Campbell's et compagnie
Rétrospectivement, on perçoit dans ce processus une parenté à la logique commerciale : la bonne tenue d’un marché requiert un constant renouvellement des produits. Pour autant cela ne doit pas faire oublier la caution intellectuelle qu’il a reçue, qui l’a permis. L’intelligence commerciale a été secondée par l’intelligence théorisante sans laquelle aucune avant-garde artistique ne s’impose. Mais au vu du résultat artistique, il est permis il est permis d’estimer que l’intelligence des critiques d’art fut à la remorque d’une intelligence commerciale de haut vol.
Jean-Philippe Domecq,
Artistes sans art ?
Editions Esprit, Collection Agora, 1994.
Page 158.
La promotion d’Andy Warhol résume le tout. Warhol et Castelli vont se rendre mondialement célèbres l’un l’autre. Le produit de l’un est l’exact reflet de la technique commerciale de l’autre et réciproquement. C’est la rencontre de l’artiste de la consommation et du marchand de l’art de consommation. […]
Castelli ne s’y trompe pas, il ne devient le marchand de Warhol que le jour où il comprend que celui-ci va multiplier, multiplier les bouteilles de Coca-Cola, les figures de stars, les dollars, les boîtes de soupe et de lessive : « Si j’avais vu à ce moment-là la répétition, je me serais dit tout de suite qu’il y avait là quelque chose d’exceptionnel, de très original et de très nouveau. Parce que chez Warhol c’est une chose de base. Sans la répétition, Warhol n’est pas Warhol. » Répétition et accumulation comme valeurs esthétiques. Mais voici le discernement marchand : « L’idée était évidemment d’indiquer par la répétition réelle ou possible que tout cela existait en centaines de milliers d’exemplaires, qu’on pouvait le trouver partout, n’importe où. »[1]
Jean-Philippe Domecq,
Artistes sans art ?
Editions Esprit, Collection Agora, 1994.
Pages 166-167.
Ci-dessus: Andy Warhol, Ten Lizes, 1963. Huile et laque appliquées en sérigraphie sur toile. 201 x 564,5 cm.
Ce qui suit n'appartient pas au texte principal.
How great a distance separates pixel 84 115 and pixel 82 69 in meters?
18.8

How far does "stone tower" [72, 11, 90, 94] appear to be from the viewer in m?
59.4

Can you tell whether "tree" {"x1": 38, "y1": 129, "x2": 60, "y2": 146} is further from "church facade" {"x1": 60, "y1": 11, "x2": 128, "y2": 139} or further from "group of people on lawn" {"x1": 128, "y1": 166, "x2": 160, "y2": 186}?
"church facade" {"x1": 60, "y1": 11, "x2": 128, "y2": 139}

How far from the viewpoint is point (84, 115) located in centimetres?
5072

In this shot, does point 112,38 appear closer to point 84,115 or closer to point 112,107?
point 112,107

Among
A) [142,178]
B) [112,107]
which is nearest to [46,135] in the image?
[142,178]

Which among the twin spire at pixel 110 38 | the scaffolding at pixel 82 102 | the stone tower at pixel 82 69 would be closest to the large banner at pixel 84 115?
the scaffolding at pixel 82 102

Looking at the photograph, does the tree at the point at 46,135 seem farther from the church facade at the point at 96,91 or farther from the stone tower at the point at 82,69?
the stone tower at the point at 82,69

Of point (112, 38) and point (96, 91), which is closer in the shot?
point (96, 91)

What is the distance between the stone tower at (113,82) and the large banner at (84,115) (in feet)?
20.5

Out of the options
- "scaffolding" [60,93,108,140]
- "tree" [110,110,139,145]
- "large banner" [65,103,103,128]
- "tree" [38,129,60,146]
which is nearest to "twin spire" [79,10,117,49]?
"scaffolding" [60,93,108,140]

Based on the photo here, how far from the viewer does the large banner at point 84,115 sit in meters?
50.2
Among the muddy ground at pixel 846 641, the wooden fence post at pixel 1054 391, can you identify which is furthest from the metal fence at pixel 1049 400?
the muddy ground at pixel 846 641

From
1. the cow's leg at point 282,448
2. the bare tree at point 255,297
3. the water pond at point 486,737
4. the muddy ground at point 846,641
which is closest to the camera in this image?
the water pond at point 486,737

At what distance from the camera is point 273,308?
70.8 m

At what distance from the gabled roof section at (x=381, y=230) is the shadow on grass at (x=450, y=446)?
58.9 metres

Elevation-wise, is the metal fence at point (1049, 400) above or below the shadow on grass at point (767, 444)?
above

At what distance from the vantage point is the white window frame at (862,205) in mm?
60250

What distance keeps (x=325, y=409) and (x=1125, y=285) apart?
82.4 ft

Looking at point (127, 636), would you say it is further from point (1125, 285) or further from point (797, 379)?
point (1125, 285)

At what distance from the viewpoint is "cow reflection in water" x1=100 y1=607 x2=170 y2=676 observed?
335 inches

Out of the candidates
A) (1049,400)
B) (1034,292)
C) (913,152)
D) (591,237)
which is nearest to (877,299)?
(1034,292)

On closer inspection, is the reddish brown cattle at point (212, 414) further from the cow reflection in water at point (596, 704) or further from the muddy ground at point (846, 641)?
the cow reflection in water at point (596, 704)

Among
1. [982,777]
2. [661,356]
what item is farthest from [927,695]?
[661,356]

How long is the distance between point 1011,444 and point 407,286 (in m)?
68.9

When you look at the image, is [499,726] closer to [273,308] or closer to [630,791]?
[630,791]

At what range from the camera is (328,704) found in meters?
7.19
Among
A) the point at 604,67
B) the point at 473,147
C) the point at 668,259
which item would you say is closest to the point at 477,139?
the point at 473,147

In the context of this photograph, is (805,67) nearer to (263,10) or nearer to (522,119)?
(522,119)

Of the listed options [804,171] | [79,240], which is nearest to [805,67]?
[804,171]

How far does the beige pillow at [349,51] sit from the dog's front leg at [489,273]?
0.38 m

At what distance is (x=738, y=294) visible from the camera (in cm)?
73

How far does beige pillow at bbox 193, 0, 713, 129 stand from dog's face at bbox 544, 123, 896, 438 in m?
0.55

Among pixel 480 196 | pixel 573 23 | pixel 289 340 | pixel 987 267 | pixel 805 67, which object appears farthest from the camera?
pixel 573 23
Ah, Warhol, toujours celui-là ! Il semble aujourd’hui presque impossible de disserter sur les principes de l’art comme ceux de l’œuvre en passant à côté du travail de ce Businessman. En 1964, Andy Warhol ouvre les portes de ce célèbre atelier nommé Factory qui verra aussi bien naître les créations du pop art que les enregistrements des Velvet Underground. Mi-usine, mi-atelier, espace hybride de création, cette Factory est significative du travail sériel engagé par Warhol ainsi que du but commercial, marchand qu’il lui assigne.
Le principe même de la sérigraphie dont use l’artiste pop remet en cause cette idée d’unicité de l’œuvre d’art. Ce travail bouleverse d’autant plus les critères artistiques de l’époque car Warhol puise sa matière à produire directement à la source iconographique que peuvent représenter les Mass Media américains. Marilyn, Jackie, Basquiat ou Mao (et même la Joconde, décidément partout !) aucune star/célébrité de l’époque n’échappe à Andy. Ils sont tous consommables au même titre qu’une soupe Campbell’s. C’est le produit qui compte, la production. Il faut faire du chiffre ! C’est pourquoi Warhol s’engage dans un travail répétitif, d’accumulation. Si en travaillant plus on gagne plus alors il est certain qu’en produisant plus… on consomme plus et on gagne plus aussi ! Cette idée de la consommation - de l’œuvre et de la culture vues comme produits calibrés, qui affecte la société et le marché actuel – nous vient des Trente Glorieuses, du taylorisme et de toute cette époque qui a su faire naître en nous ce besoin continuel de combler notre manque de savoir et le vide qui nous anime par l’achat, bien trop souvent compulsif.
Keith Haring a su exploiter ce filon en créant sa propre boutique, le Pop Shop, où il vendait toute sorte de produits dérivés allant des chaussettes à l’imprimé jaune au bol à céréales, sans oublier bien sûr l’indispensable parapluie.
Si vous souhaitez profiter de tous ces gadgets, c’est par là : http://www.pop-shop.com/
Et puisqu’il y a marché, il y a aussi concurrence… vous avez aussi la possibilité d’acquérir une « véritable œuvre d’art » dans le Ben Baz’art, et ceci pour la modique somme de 50 €, à ce prix là c’est sûr que ce serait bête de s’en priver. C’est Adorno qui aurait aimé ça !
(Et enfin, pour ceux intéressés par Warhol, n’oubliez pas qu’il règne sur le rayon encadrement chez Ikéa).
[1] Claude Berri rencontre Leo Castelli.